EDUNEWS.ID – Ide-ide John Maynard Keynes, yang lahir dari kekacauan Depresi Besar, telah lama menjadi pondasi utama kebijakan ekonomi modern. Ia berhasil meyakinkan dunia bahwa pemerintah memiliki peran penting dalam menstabilkan ekonomi, terutama di saat krisis. Namun, seiring berjalannya waktu, seberapa relevan pemikiran Keynesian khususnya terkait pengangguran saat ini?.
Gagasan sentral Keynesianisme adalah bahwa pengangguran massal adalah akibat dari kurangnya permintaan agregat. Berbeda dengan ekonom klasik yang percaya bahwa pasar akan selalu kembali ke keseimbangan alami, Keynes (1936) dalam karyanya The General Theory of Employment, Interest and Money, berargumen bahwa upah dan harga tidaklah fleksibel. Upah yang kaku, misalnya, bisa mencegah penyesuaian pasar, membuat pengangguran bertahan lama. Solusi yang ditawarkan Keynes sederhana: jika sektor swasta tidak mau atau tidak mampu membelanjakan uang, maka pemerintah harus mengambil alih. Melalui kebijakan fiskal ekspansif—seperti membangun infrastruktur atau menaikkan belanja sosial—pemerintah bisa menyuntikkan dana ke dalam ekonomi, menciptakan lapangan kerja, dan mengembalikan siklus pertumbuhan.

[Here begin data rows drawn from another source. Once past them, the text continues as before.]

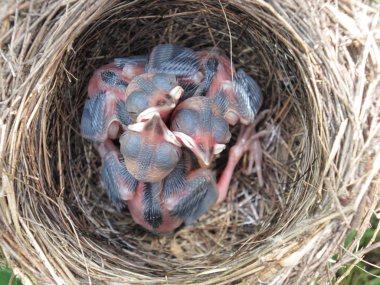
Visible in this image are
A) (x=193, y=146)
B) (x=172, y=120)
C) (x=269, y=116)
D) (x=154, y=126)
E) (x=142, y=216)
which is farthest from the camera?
(x=269, y=116)

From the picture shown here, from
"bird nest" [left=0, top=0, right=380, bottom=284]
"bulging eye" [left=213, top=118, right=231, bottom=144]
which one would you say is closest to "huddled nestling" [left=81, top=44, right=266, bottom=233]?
"bulging eye" [left=213, top=118, right=231, bottom=144]

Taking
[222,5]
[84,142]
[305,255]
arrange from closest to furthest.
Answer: [305,255]
[222,5]
[84,142]

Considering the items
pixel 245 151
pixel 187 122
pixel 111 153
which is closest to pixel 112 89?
pixel 111 153

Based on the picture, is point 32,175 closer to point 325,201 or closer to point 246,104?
point 246,104

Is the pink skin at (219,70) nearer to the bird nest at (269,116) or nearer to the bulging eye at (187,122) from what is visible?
the bird nest at (269,116)

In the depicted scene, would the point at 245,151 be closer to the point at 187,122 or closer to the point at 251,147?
the point at 251,147

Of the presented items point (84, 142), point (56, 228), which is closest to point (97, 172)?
point (84, 142)

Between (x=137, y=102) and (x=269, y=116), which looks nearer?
(x=137, y=102)
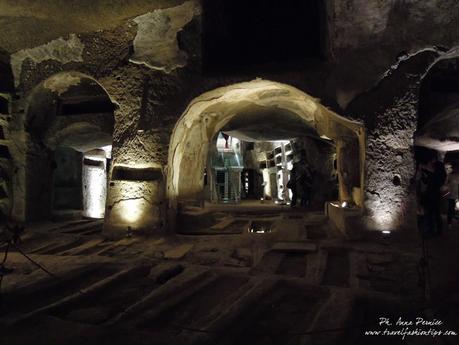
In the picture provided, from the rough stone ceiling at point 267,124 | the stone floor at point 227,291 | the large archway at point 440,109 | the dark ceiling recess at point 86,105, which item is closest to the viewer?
the stone floor at point 227,291

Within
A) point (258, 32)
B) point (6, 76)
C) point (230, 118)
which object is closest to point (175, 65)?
point (258, 32)

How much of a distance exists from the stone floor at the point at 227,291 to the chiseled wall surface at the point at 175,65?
107 cm

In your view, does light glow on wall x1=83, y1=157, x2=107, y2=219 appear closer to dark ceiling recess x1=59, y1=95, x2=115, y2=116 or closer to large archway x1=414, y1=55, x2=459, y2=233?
dark ceiling recess x1=59, y1=95, x2=115, y2=116

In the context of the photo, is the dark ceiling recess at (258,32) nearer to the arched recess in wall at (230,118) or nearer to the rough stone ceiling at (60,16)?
the arched recess in wall at (230,118)

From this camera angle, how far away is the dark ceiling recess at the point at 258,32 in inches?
229

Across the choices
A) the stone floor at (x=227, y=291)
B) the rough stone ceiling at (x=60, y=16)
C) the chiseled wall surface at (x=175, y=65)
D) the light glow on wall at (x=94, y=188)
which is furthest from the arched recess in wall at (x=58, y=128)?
the stone floor at (x=227, y=291)

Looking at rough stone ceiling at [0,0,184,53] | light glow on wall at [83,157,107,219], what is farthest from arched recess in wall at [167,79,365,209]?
light glow on wall at [83,157,107,219]

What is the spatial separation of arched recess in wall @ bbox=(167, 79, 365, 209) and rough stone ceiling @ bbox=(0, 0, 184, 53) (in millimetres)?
2098

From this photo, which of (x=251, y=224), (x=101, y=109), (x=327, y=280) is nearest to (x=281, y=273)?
(x=327, y=280)

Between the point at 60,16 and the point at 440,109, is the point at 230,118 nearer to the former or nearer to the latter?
the point at 60,16

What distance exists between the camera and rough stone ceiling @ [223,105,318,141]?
8117 millimetres

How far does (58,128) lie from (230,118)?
458 cm

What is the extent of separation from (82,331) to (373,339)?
233 centimetres

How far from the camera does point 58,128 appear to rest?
773 cm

Pendekatan ini terbukti berhasil. Intervensi pemerintah yang masif di Amerika Serikat melalui program New Deal dan rekonstruksi pasca-Perang Dunia II menjadi bukti nyata efektivitasnya. Teori Keynesian menjadi dominan selama beberapa dekade, seolah menjadi formula ajaib untuk menghindari resesi dan menciptakan lapangan kerja penuh (Mankiw, 2012).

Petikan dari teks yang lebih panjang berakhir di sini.